My husband considered it the perfect gift for an aging exercise enthusiast, a computerized wristwatch that counts my movements, nags and encourages me in equal measure, and even tracks my sleep. A close friend cautioned that the device only feeds my obsessive nature.
Both men are right. The Fitbit, which I received for my birthday July 4, is pushing me to reboot my already disciplined daily exercise habit. But when is enough, enough? The day I log 15,495 steps, I am exhausted by 8:30 p.m.
My Fitbit, meanwhile, urges me on (“Today is the day!”) and fuels my competitive spirit. The first time I pushed past my 10,000-steps goal for seven days straight, it exhorted me: “You crushed it!” I even earned a Helicopter Badge for climbing 500 floors.
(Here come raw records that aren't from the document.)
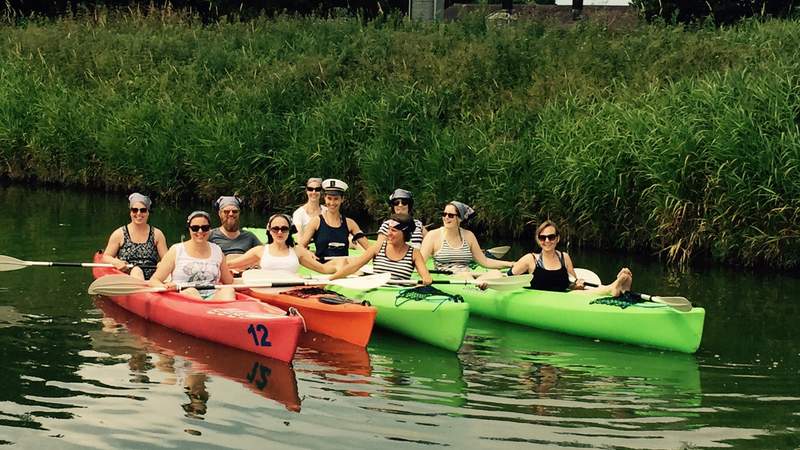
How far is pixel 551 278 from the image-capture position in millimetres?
12953

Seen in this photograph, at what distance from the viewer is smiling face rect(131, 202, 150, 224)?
1326 centimetres

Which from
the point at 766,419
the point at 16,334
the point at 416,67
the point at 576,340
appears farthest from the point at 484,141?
the point at 766,419

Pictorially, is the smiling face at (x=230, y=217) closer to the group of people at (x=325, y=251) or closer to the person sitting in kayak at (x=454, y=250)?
the group of people at (x=325, y=251)

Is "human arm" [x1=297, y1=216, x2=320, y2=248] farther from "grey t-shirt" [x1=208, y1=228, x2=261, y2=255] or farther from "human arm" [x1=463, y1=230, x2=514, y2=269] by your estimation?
"human arm" [x1=463, y1=230, x2=514, y2=269]

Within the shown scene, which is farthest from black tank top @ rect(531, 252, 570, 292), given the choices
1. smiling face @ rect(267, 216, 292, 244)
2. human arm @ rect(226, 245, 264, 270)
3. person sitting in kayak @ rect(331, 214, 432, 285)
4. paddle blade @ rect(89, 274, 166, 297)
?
paddle blade @ rect(89, 274, 166, 297)

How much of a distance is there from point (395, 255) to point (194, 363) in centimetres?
232

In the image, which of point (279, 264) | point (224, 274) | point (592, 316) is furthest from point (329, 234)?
point (592, 316)

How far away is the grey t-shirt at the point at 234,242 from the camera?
44.8 feet

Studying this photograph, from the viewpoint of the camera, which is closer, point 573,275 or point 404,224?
point 404,224

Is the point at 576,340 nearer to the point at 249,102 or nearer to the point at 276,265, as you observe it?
the point at 276,265

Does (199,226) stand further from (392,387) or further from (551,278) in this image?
(551,278)

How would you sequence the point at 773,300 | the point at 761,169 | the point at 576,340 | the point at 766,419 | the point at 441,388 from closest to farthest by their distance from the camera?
the point at 766,419
the point at 441,388
the point at 576,340
the point at 773,300
the point at 761,169

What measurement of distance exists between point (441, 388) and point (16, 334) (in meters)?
3.79

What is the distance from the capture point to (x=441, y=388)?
10.5 metres
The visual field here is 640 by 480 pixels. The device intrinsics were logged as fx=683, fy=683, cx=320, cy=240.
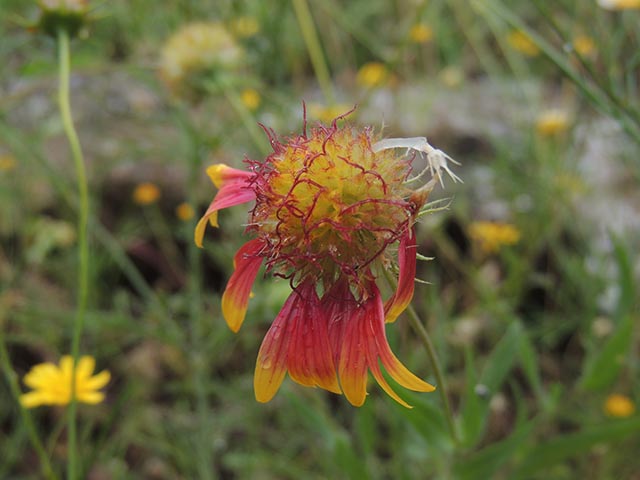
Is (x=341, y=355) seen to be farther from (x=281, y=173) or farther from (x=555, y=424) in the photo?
(x=555, y=424)

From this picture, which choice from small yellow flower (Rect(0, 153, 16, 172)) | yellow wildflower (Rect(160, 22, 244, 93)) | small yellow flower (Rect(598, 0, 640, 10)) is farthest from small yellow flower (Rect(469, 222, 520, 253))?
small yellow flower (Rect(0, 153, 16, 172))

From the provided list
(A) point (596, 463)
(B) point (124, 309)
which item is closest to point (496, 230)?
(A) point (596, 463)

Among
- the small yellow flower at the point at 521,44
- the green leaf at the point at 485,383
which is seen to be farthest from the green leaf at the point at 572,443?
the small yellow flower at the point at 521,44

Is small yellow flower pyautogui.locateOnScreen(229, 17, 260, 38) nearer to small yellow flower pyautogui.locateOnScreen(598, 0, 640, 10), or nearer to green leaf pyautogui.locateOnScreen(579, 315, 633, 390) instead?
small yellow flower pyautogui.locateOnScreen(598, 0, 640, 10)

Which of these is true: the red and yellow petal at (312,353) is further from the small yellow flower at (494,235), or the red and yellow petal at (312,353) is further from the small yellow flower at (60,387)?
the small yellow flower at (494,235)

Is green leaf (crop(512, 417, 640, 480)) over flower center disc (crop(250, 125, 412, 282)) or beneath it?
beneath

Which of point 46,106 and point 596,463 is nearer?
point 596,463
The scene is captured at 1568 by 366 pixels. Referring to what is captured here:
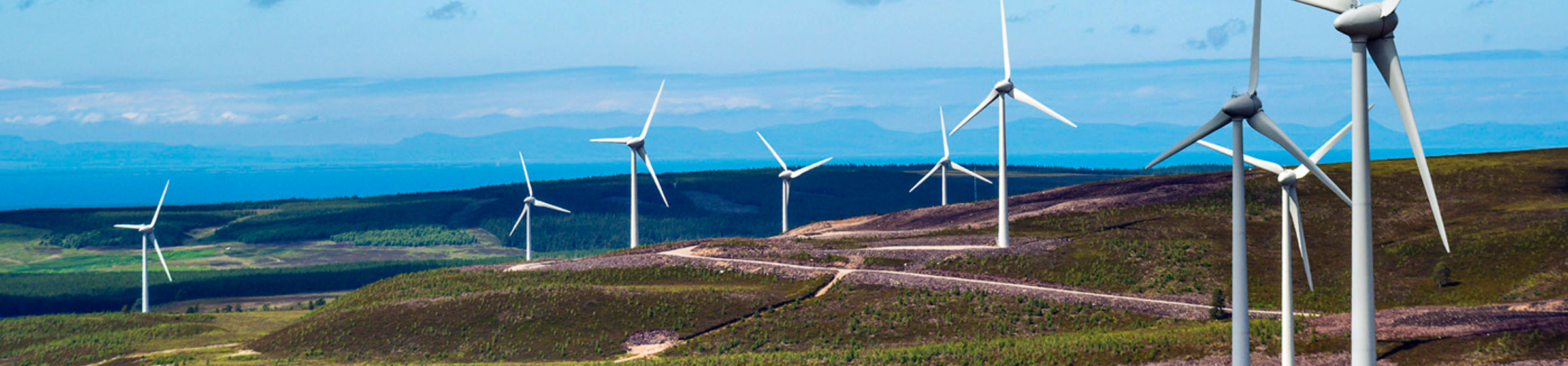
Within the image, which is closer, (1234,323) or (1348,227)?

Four weeks into owning a Fitbit, I already consider it an essential part of my routine. It guilts me when I leave it on the kitchen counter so I can fix supper after work. “Hello, Amy,” it flashes when I strap it back on, in a tone that sounds eerily like my mother when I stayed out too late as a teenage girl.
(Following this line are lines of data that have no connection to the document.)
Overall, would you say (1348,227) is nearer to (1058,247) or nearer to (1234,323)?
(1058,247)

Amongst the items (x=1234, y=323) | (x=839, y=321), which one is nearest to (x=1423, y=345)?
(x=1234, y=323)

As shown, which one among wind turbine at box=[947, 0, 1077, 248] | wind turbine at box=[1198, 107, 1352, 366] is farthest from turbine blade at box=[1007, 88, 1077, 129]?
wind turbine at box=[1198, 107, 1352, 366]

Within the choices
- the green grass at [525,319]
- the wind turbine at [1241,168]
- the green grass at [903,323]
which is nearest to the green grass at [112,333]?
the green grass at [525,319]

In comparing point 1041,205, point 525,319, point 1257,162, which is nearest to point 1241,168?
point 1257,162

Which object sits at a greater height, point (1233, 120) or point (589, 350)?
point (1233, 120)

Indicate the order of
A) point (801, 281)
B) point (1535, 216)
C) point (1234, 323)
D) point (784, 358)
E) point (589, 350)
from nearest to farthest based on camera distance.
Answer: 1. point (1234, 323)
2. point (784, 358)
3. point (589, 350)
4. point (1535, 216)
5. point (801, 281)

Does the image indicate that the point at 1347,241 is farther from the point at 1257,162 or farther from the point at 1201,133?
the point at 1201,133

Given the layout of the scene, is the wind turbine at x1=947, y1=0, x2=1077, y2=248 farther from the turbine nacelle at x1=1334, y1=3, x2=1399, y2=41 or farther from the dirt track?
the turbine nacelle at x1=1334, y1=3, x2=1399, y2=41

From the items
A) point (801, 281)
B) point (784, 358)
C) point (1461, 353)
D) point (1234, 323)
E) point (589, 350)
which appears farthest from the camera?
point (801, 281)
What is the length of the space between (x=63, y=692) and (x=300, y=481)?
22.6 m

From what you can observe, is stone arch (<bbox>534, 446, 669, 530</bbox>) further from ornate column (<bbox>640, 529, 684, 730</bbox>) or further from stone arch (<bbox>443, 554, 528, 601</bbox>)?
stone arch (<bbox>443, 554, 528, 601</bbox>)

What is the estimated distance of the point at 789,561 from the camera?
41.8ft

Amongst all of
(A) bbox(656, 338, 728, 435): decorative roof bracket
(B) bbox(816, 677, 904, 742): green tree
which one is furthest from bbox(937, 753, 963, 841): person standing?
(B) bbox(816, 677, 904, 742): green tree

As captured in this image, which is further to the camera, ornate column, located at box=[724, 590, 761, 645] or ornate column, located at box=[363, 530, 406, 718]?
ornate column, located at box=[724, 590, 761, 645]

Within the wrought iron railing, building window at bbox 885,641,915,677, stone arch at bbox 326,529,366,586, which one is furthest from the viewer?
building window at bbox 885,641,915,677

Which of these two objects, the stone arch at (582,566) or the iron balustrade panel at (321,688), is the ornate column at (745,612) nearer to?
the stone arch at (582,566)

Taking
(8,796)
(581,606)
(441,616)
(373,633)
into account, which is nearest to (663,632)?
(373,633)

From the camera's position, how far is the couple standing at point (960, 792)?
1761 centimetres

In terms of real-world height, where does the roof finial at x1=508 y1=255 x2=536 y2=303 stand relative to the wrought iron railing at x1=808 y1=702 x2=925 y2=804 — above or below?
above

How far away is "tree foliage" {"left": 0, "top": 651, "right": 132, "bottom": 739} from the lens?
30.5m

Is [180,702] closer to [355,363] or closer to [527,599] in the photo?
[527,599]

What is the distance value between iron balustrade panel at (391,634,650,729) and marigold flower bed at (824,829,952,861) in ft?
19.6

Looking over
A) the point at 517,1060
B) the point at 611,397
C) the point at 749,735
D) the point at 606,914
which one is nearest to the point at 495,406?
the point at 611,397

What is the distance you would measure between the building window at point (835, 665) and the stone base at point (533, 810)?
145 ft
On July 19, a sad day when my boss died suddenly of a heart attack, the watch greeted me with a simple, “Hi, friend.” It has come to know me and anticipate my needs.
Advice from the pros
Fitbit Flex, the first version of the tracker to be worn on a wrist rather than clipped on a waistband, was released in May 2013, four years after the San Francisco-based company (founded as Healthy Metrics Research) launched its Fitbit Classic Clip. Clearly I am late to the party. But my device is new to me, and I’m extolling its virtues with all the zeal of the recently converted.
Peers over 60 use the Fitbit to track various health metrics such as weight, water consumption and sleep — which I perpetually shortchange — at an age when we no longer can take good health for granted.
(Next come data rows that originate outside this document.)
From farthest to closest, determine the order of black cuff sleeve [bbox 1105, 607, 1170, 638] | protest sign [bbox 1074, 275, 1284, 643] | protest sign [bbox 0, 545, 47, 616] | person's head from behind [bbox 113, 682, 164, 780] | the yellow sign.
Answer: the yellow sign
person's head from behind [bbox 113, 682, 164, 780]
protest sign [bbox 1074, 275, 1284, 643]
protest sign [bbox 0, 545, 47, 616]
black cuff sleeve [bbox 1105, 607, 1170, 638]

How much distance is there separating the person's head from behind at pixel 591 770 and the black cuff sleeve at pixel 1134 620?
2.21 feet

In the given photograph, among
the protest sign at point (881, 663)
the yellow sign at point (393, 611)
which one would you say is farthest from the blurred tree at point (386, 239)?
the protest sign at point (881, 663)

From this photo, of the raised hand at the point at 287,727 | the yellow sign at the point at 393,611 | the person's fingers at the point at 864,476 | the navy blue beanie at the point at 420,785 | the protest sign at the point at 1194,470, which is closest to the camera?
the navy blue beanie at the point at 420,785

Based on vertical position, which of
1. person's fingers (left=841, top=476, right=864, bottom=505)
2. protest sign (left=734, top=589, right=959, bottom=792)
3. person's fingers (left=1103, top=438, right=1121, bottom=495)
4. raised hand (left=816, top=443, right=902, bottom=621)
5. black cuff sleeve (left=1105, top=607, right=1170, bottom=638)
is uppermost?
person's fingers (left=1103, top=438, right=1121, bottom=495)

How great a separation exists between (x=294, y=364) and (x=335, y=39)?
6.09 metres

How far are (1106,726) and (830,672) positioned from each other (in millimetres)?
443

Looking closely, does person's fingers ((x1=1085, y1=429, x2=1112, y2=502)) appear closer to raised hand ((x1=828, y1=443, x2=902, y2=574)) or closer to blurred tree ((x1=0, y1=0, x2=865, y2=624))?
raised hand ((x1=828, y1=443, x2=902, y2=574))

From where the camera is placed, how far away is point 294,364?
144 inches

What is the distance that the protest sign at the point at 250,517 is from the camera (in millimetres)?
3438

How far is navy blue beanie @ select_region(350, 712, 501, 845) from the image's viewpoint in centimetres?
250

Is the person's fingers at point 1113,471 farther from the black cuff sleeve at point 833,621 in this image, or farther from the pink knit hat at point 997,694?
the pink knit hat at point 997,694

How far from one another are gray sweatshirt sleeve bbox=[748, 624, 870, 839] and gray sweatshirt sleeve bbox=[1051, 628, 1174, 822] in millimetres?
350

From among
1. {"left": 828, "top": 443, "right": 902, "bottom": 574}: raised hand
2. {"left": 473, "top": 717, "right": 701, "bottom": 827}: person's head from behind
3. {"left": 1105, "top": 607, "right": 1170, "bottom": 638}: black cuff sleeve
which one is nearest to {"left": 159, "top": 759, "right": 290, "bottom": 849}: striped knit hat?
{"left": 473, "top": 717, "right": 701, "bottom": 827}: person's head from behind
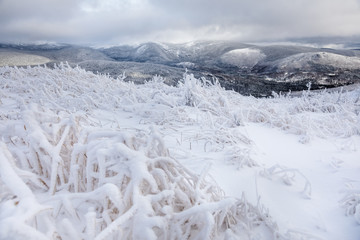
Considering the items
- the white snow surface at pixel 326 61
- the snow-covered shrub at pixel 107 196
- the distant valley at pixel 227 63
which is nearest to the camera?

- “I’m conscious of my resting BPM and actually get concerned when it’s elevated,” says my childhood friend Janey, 61, a doctor’s daughter who has always been knowledgeable about her health.
- “I wore out my first one so am on a newer version now,” says Diane, who is fit and trim at 61. “It has literally changed my exercise habits.”
- Helene, 66, began wearing a Fitbit two years ago because her employer incentivized it. She now walks longer distances in the morning and over lunch, and she expects those habits to continue once she retires this fall.
Like Helene, I used to track steps with a pedometer app on my iPhone. Despite walking to work and moving around throughout the day, I sometimes had trouble making 10,000 steps (an arbitrary measure of daily fitness that originated with a Japanese pedometer company in the 1960s). No longer.
Now I consciously stride the hallways at work, and up and down the stairs at home, because I know I’m getting credit for the effort. “Fitbit accounts for all the steps in a day, not just when I’m exercise-walking,” Helene notes.
Metrics and measurement
Even productive habits can start to own us.
My friend Diane engages in Fitbit exercise challenges with her family, but she refuses to wear the device to bed. Janey likes the various Fitbit community groups — my own app suggests Vegetarian, Yoga and Cycling (how does it know?) — but she removes her Fitbit sometimes “just to see if I can have it off for a day.”
I have run and walked 15,130 steps today, for a total of 7.16 miles. I’ve burned 1,983 calories. What do I miss when I measure every movement, every moment?
As a calendar-driven person whose work already ties me to my iPhone, I want to lose track of time, to let myself just be — at an age when I have earned that freedom. Should I reframe the phrase “off the clock” to “off the Fitbit”?
“LOL,” says Janey. “It usually doesn’t work.”